I'm in my 2nd week of Python and I'm stuck on a directory of zipped/unzipped logfiles, which I need to parse and process.
Currently I'm doing this:
import os
import sys
import operator
import zipfile
import zlib
import gzip
import subprocess
if sys.version.startswith("3."):
import io
io_method = io.BytesIO
else:
import cStringIO
io_method = cStringIO.StringIO
for f in glob.glob('logs/*'):
file = open(f,'rb')
new_file_name = f + "_unzipped"
last_pos = file.tell()
# test for gzip
if (file.read(2) == b'\x1f\x8b'):
file.seek(last_pos)
#unzip to new file
out = open( new_file_name, "wb" )
process = subprocess.Popen(["zcat", f], stdout = subprocess.PIPE, stderr=subprocess.STDOUT)
while True:
if process.poll() != None:
break;
output = io_method(process.communicate()[0])

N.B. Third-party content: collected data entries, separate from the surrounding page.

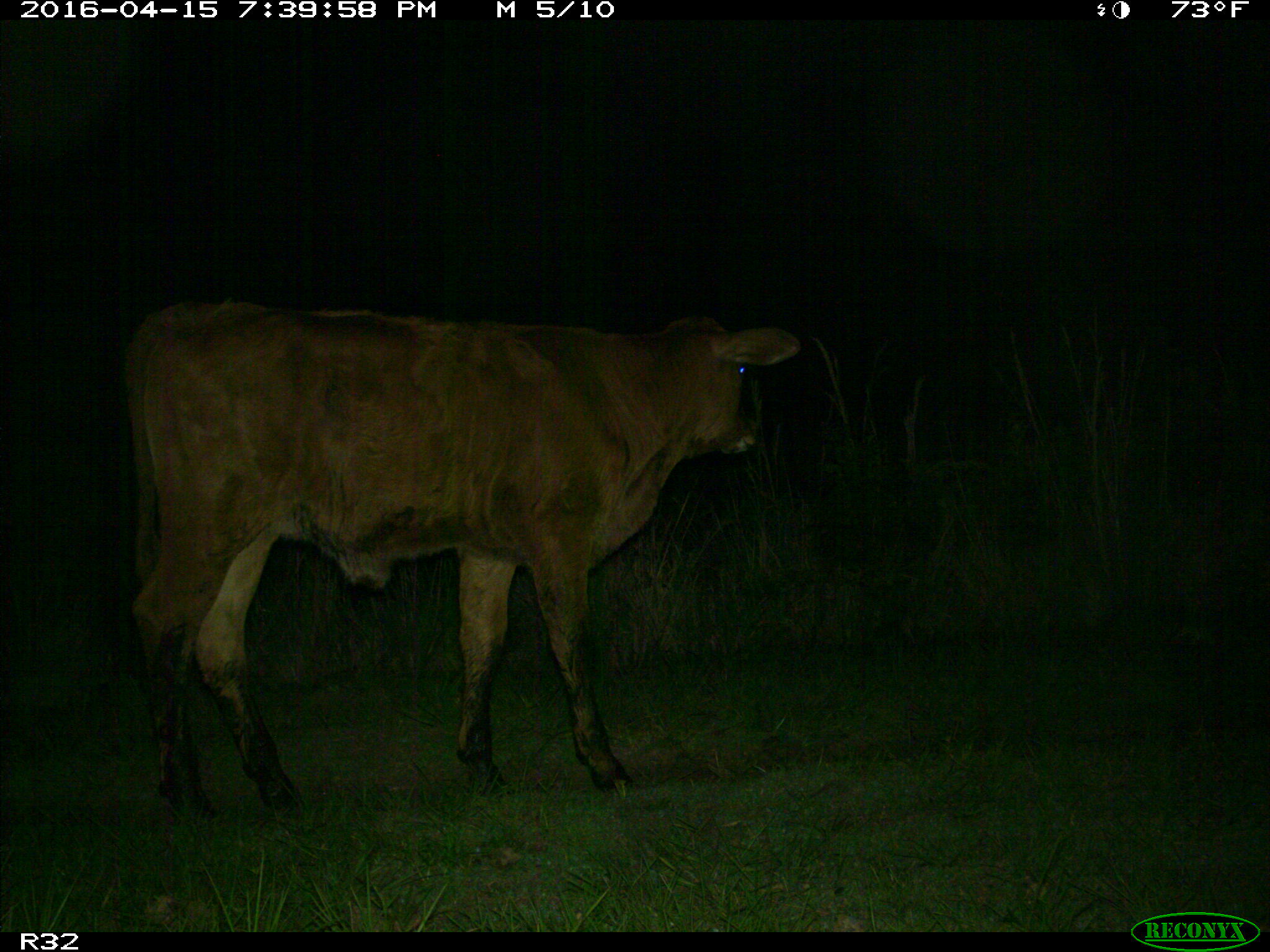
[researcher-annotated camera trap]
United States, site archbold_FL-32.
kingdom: Animalia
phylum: Chordata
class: Mammalia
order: Artiodactyla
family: Bovidae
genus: Bos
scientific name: Bos taurus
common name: domestic cow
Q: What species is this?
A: Bos taurus (domestic cow).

exitCode = process.returncode
if (exitCode == 0):
print "done"
out.write( output )
out.close()
else:
raise ProcessException(command, exitCode, output)
which I've "stitched" together using these SO answers (here) and blogposts (here)
However, it does not seem to work, because my test file is 2.5GB and the script has been chewing on it for 10+mins plus I'm not really sure if what I'm doing is correct anyway.
Question:
If I don't want to use GZIP module and need to de-compress chunk-by-chunk (actual files are >10GB), how do I uncompress and save to file using zcat and subprocess in Python?
Thanks!
This should read the first line of every file in the logs subdirectory, unzipping as required:
#!/usr/bin/env python
import glob
import gzip
import subprocess
for f in glob.glob('logs/*'):
if f.endswith('.gz'):
# Open a compressed file. Here is the easy way:
# file = gzip.open(f, 'rb')
# Or, here is the hard way:
proc = subprocess.Popen(['zcat', f], stdout=subprocess.PIPE)
file = proc.stdout
else:
# Otherwise, it must be a regular file
file = open(f, 'rb')
# Process file, for example:
print f, file.readline()